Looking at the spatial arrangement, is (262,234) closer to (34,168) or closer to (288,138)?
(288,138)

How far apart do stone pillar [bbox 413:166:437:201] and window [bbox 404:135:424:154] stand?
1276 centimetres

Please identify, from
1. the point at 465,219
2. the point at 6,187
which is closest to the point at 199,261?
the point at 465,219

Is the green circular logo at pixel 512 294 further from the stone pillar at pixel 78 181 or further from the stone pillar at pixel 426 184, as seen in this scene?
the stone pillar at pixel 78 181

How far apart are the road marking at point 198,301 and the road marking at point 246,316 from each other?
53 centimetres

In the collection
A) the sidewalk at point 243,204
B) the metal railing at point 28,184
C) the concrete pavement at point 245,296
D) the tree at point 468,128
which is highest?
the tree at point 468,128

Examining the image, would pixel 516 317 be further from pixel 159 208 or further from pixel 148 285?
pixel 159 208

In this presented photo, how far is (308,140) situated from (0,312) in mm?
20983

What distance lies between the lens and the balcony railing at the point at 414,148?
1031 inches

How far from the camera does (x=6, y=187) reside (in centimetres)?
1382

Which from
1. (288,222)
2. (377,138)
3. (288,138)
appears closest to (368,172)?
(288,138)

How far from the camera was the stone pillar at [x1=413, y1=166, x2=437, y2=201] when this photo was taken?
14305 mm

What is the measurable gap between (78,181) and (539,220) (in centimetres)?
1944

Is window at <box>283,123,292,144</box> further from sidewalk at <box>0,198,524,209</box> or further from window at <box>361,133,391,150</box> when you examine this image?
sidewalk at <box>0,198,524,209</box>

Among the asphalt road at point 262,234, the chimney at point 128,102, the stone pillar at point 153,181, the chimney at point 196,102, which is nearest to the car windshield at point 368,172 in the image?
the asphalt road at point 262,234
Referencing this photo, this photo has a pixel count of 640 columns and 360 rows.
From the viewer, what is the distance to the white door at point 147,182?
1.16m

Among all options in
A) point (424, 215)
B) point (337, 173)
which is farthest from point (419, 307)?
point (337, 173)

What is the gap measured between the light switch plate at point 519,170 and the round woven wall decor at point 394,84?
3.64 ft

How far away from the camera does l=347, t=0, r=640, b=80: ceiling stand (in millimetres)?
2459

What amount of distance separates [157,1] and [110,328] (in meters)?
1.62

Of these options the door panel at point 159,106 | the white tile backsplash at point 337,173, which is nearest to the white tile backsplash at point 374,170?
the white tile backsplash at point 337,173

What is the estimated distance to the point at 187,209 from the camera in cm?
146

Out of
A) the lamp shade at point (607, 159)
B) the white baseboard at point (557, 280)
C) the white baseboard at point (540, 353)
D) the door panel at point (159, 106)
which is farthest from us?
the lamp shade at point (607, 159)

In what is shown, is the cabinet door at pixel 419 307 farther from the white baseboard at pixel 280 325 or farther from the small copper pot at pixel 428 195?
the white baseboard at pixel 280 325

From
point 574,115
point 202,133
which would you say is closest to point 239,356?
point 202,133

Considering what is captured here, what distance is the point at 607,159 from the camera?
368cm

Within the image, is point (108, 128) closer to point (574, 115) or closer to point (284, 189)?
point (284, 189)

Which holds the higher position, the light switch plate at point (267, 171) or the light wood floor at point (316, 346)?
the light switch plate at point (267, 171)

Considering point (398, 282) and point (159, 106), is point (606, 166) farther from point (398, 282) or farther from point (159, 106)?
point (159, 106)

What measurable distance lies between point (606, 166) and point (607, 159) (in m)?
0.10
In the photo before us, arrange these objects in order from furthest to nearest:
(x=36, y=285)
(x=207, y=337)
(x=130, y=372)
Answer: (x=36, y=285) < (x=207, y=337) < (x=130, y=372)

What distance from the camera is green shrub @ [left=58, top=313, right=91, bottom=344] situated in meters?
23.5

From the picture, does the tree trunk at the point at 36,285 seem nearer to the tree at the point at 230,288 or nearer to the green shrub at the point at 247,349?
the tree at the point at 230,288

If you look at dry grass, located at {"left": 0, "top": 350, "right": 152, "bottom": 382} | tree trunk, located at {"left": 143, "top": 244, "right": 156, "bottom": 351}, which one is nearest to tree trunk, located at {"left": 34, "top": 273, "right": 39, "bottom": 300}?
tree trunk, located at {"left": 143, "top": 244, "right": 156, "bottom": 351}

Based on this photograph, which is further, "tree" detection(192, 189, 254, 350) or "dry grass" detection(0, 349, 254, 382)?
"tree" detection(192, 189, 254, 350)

§ **WRITTEN EXERCISE**
Copy out every one of the rows above, word for word.

§ **TASK RESULT**
Looking at the spatial arrangement, is (262,234) closer to (34,168) or closer to (288,138)?
(288,138)

How far apart do stone pillar [bbox 413:166:437:201] and window [bbox 404:135:424:154] stand?
1276 centimetres

Please identify, from
1. the point at 465,219
2. the point at 6,187
which is closest to the point at 199,261?
the point at 465,219

Is the green circular logo at pixel 512 294 further from the stone pillar at pixel 78 181 or further from the stone pillar at pixel 426 184, as seen in this scene?
the stone pillar at pixel 78 181

How far apart are the road marking at point 198,301 and the road marking at point 246,316 from each other?
53 centimetres

In the collection
A) the sidewalk at point 243,204
B) the metal railing at point 28,184
C) the concrete pavement at point 245,296
D) the tree at point 468,128
which is highest?
the tree at point 468,128

Examining the image, would pixel 516 317 be further from pixel 159 208 or further from pixel 148 285?
pixel 159 208

In this presented photo, how far is (308,140) situated from (0,312) in mm?
20983

What distance lies between the lens and the balcony railing at the point at 414,148?
1031 inches

How far from the camera does (x=6, y=187) reside (in centimetres)?
1382

Which from
1. (288,222)
2. (377,138)
3. (288,138)
appears closest to (368,172)?
(288,138)

How far from the camera was the stone pillar at [x1=413, y1=166, x2=437, y2=201] when this photo was taken?
14305 mm

What is the measurable gap between (78,181) and (539,220) (in centimetres)?
1944

Is window at <box>283,123,292,144</box> further from sidewalk at <box>0,198,524,209</box> or further from window at <box>361,133,391,150</box> when you examine this image?
sidewalk at <box>0,198,524,209</box>

Among the asphalt road at point 262,234, the chimney at point 128,102, the stone pillar at point 153,181, the chimney at point 196,102, which is nearest to the car windshield at point 368,172 in the image?
the asphalt road at point 262,234
Referencing this photo, this photo has a pixel count of 640 columns and 360 rows.
From the viewer, what is the distance to the white door at point 147,182?
1.16m

Among all options in
A) point (424, 215)
B) point (337, 173)
which is farthest from point (419, 307)?
point (337, 173)

What is the gap measured between the light switch plate at point 519,170 and the round woven wall decor at point 394,84?
3.64 ft

How far away from the camera does l=347, t=0, r=640, b=80: ceiling stand (in millimetres)?
2459

What amount of distance separates [157,1] and [110,328] (in meters)?
1.62

Of these options the door panel at point 159,106 | the white tile backsplash at point 337,173, which is nearest to the white tile backsplash at point 374,170?
the white tile backsplash at point 337,173

What is the estimated distance to the point at 187,209 from the camera in cm?
146

Out of
A) the lamp shade at point (607, 159)
B) the white baseboard at point (557, 280)
C) the white baseboard at point (540, 353)
D) the door panel at point (159, 106)
which is farthest from us?
the lamp shade at point (607, 159)

In what is shown, is the cabinet door at pixel 419 307 farther from the white baseboard at pixel 280 325 or farther from the small copper pot at pixel 428 195?
the white baseboard at pixel 280 325

From
point 574,115
point 202,133
which would you say is closest to point 239,356?
point 202,133

Considering what is captured here, what distance is the point at 607,159 from the camera?
368cm

Within the image, is point (108, 128) closer to point (574, 115) or closer to point (284, 189)?
point (284, 189)

Which holds the higher position, the light switch plate at point (267, 171) or the light wood floor at point (316, 346)?
the light switch plate at point (267, 171)

Considering point (398, 282) and point (159, 106), is point (606, 166) farther from point (398, 282) or farther from point (159, 106)?
point (159, 106)

What measurable distance lies between point (606, 166) and point (607, 159) (in m)?
0.10
In the photo before us, arrange these objects in order from furthest to nearest:
(x=36, y=285)
(x=207, y=337)
(x=130, y=372)
Answer: (x=36, y=285) < (x=207, y=337) < (x=130, y=372)

What distance from the camera is green shrub @ [left=58, top=313, right=91, bottom=344] situated in meters?
23.5

From the picture, does the tree trunk at the point at 36,285 seem nearer to the tree at the point at 230,288 or nearer to the green shrub at the point at 247,349?
the tree at the point at 230,288

If you look at dry grass, located at {"left": 0, "top": 350, "right": 152, "bottom": 382} | tree trunk, located at {"left": 143, "top": 244, "right": 156, "bottom": 351}, which one is nearest to tree trunk, located at {"left": 34, "top": 273, "right": 39, "bottom": 300}?
tree trunk, located at {"left": 143, "top": 244, "right": 156, "bottom": 351}

Based on this photograph, which is further, "tree" detection(192, 189, 254, 350) or "dry grass" detection(0, 349, 254, 382)?
"tree" detection(192, 189, 254, 350)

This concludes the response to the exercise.